While the three county commissioners did not take any action, they agreed that they should treat the issue as a “priority” and try to find funding for it as the county continues to work on its budget for the coming fiscal year. Cooper said the budget should be finished by April 1.

Commissioner Mike McCabe, a farmer in Prineville, said he thinks that if the county does add the additional staff the focus should be on controlling coyotes.

“Until skunks start killing calves and lambs and elk calves and fawns, they’re not really high on my priority list,” McCabe said. “It’s a problem and it needs to be dealt with as we go, but I don’t think it should be a priority.”

Bill Sanowski, one of several Crook County ranchers in attendance at the meeting, said coyotes killed 21 calves on his property last year.

“We definitely have a problem out there, and I hope that we can pass this thing and get some more traps or whatever,” he said.

But Cooper added that he thinks the problems with smaller animals are also significant.

“I’ve got 10,000 residents here in the city who think we ought to be doing a lot more with skunks than we are, and they aren’t hesitant to call and tell me,” he said. “Their other issue is turkey vultures, which no one seems to have found a good solution for what to do with, so I regularly field calls.”

Slater said that one of the benefits of the USDA program is that its employees can cross onto federally owned lands, which private landowners cannot.

Slater said after the meeting that the USDA wildlife services agency uses a variety of methods, both lethal and nonlethal, in controlling animals ranging from raccoons and starlings to mountain lions and coyotes.

Every year there are a number of mountain lion sightings in Bend, Redmond and Prineville.

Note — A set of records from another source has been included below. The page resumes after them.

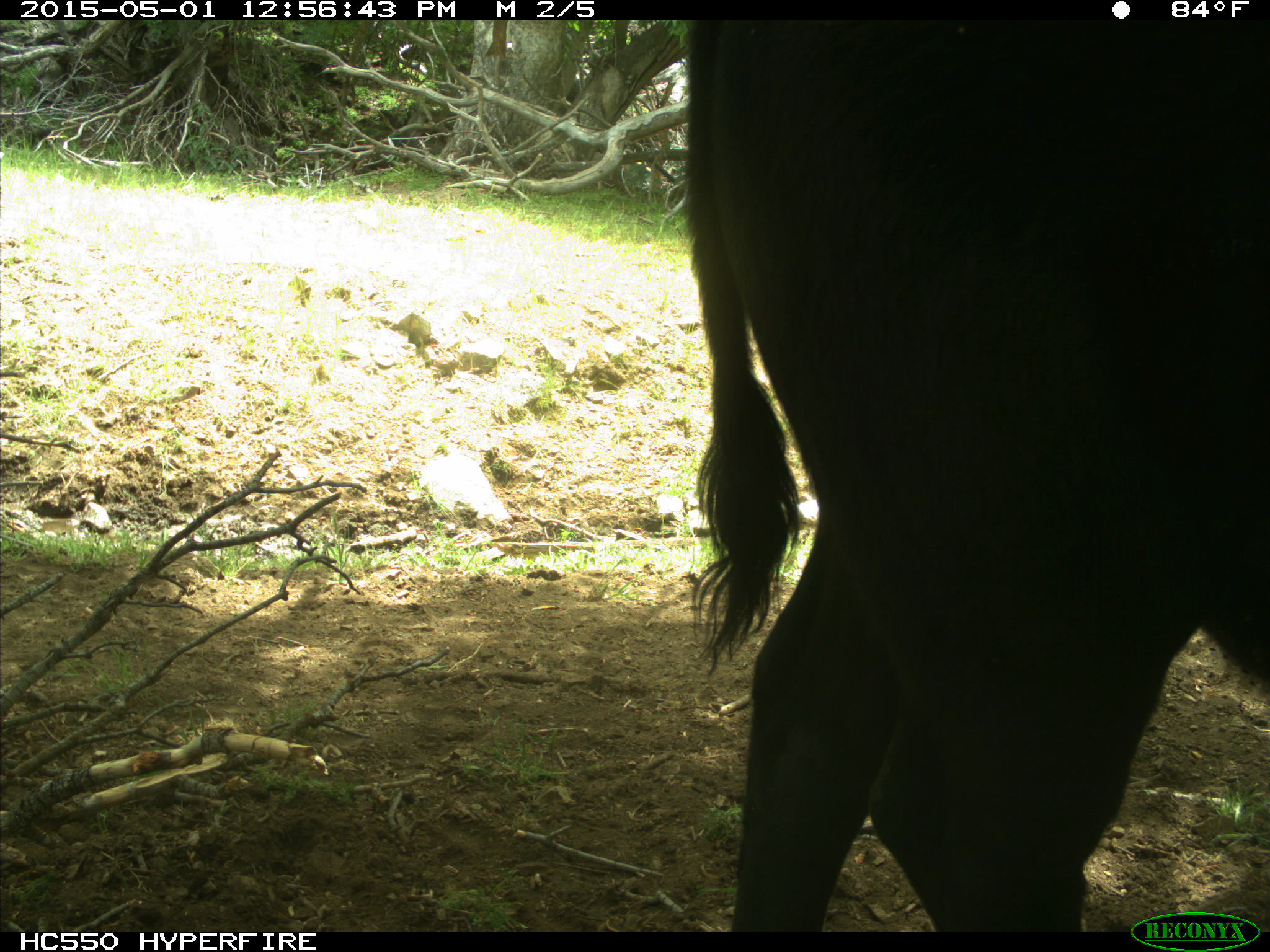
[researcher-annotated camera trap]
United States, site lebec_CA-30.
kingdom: Animalia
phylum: Chordata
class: Mammalia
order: Artiodactyla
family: Bovidae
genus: Bos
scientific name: Bos taurus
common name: domestic cow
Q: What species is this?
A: Bos taurus (domestic cow).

And on Feb. 27, there were two reported sightings of cougars in east Bend.

Legally, Slater said, landowners can kill the animals if they have damaged livestock, but if they have just seen the animals and are worried about safety, there is a process to go through with the Oregon Department of Fish and Wildlife to deal with the problem. Property owners can also kill coyotes at any time because they are classified as predators that are unprotected, he said.

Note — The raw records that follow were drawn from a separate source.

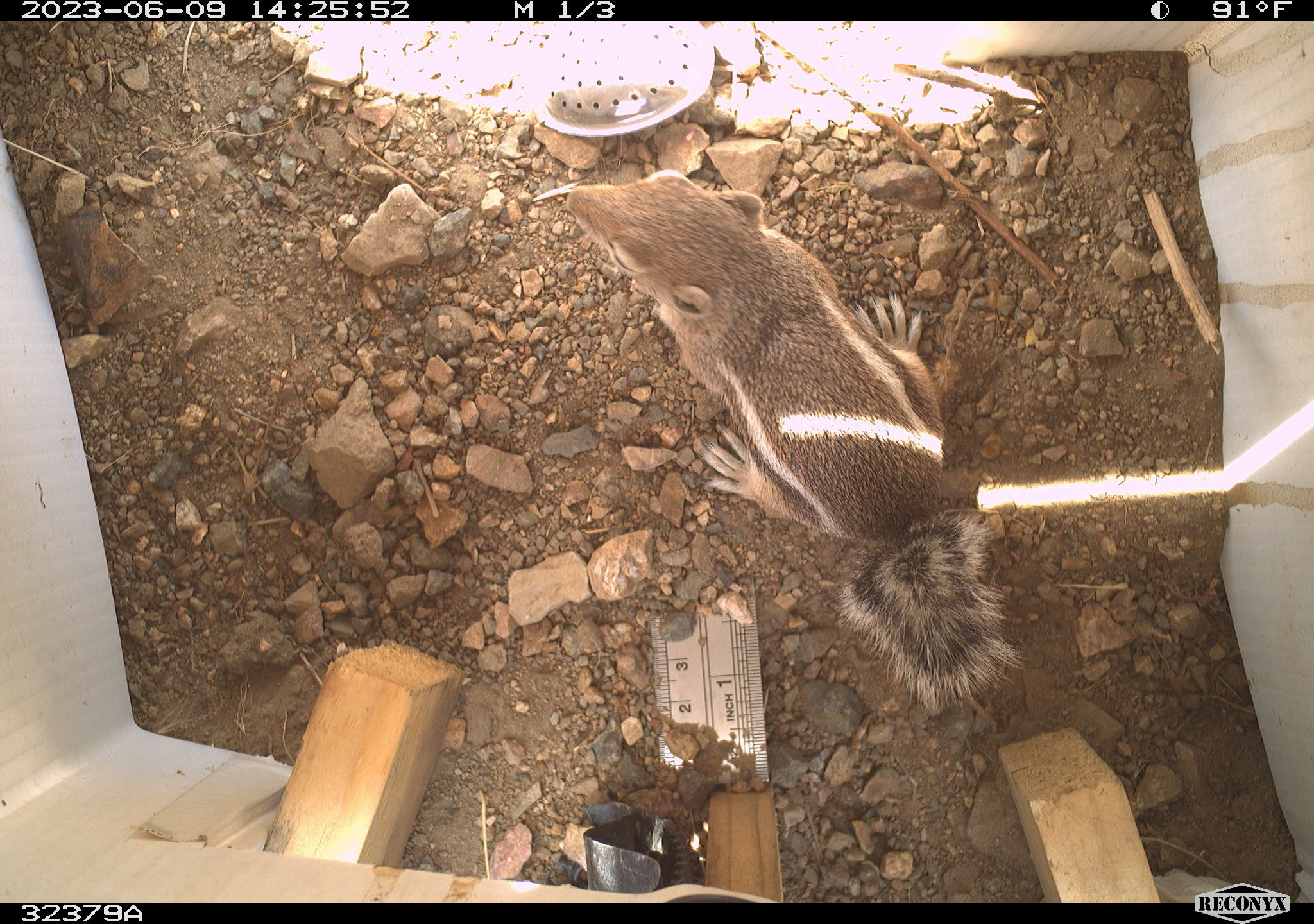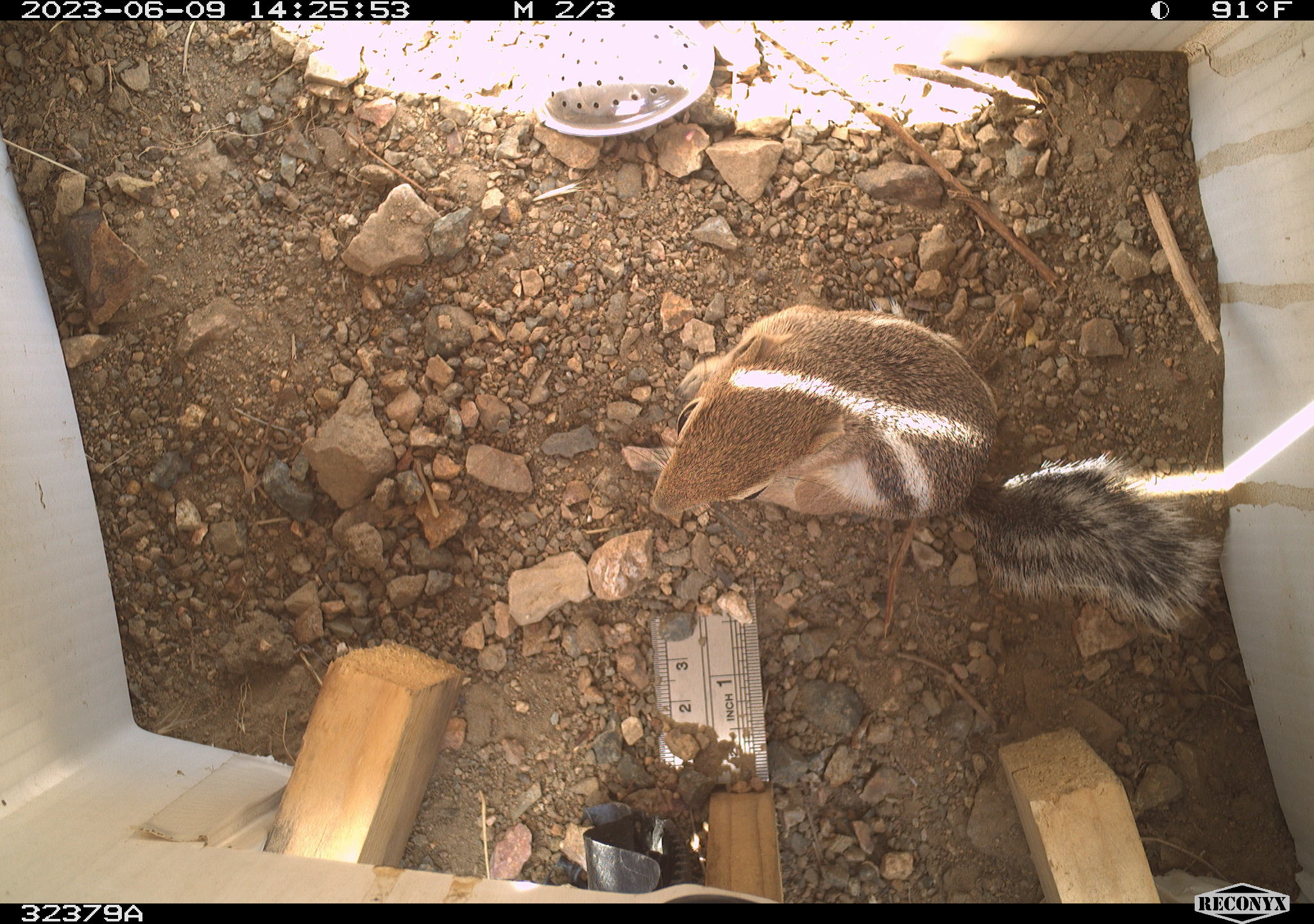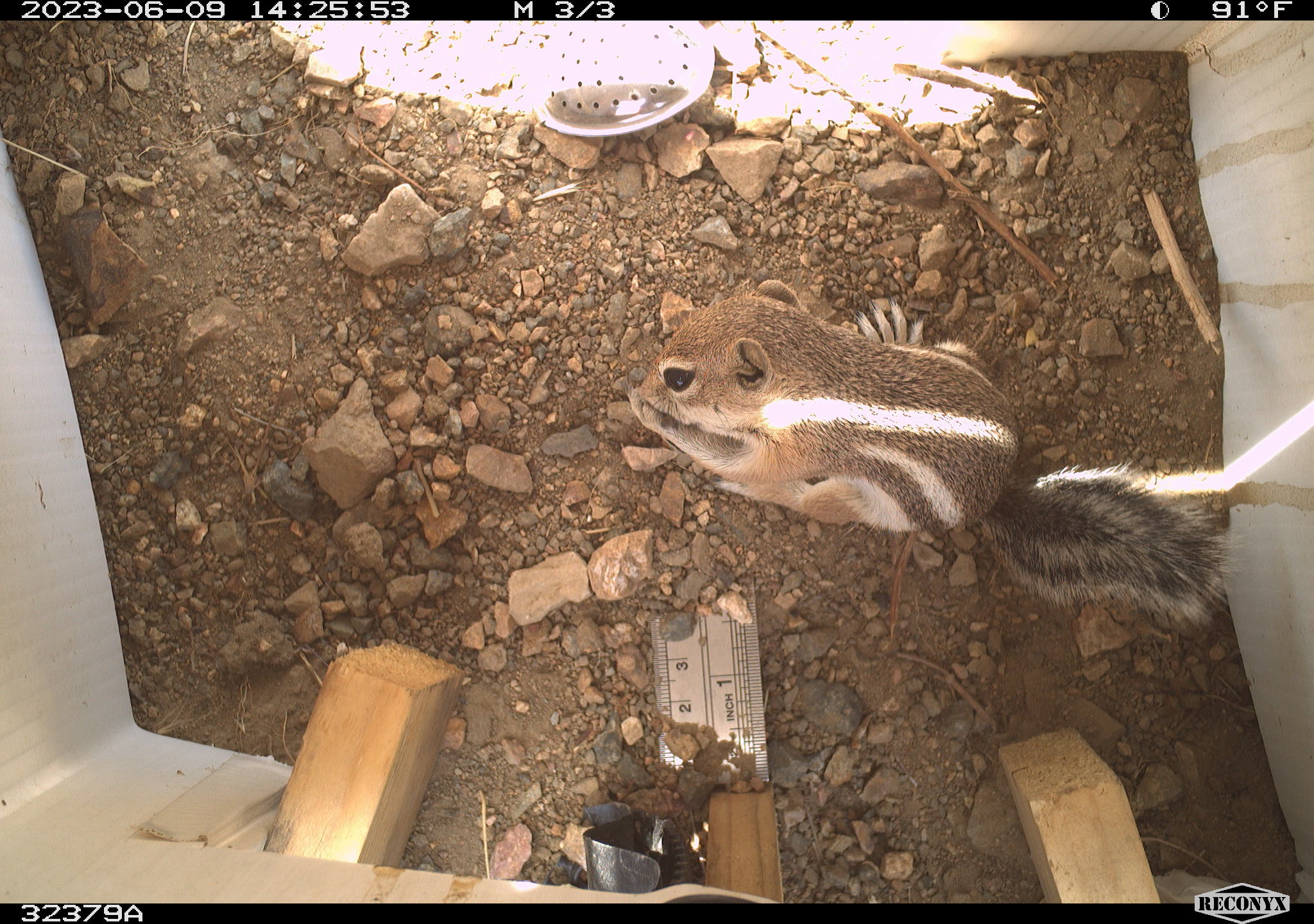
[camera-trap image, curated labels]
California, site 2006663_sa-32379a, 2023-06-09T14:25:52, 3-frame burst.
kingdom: Animalia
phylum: Chordata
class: Mammalia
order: Rodentia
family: Sciuridae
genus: Ammospermophilus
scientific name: Ammospermophilus leucurus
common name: white-tailed antelope squirrel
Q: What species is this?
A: White-tailed antelope squirrel (Ammospermophilus leucurus).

“One of the things that’s happened, especially in Central Oregon, is more and more wildlife problems around people,” he said. “What happens is basically the mountain lions are coming down from the upper country, we’re moving out toward the upper country, and it’s kind of increasing that area in which people and mountain lions have to live together.”

But he added that the purpose of the program is not to “annihilate wildlife.”

“This is a professional response and it’s not a wildlife extermination effort,” he said.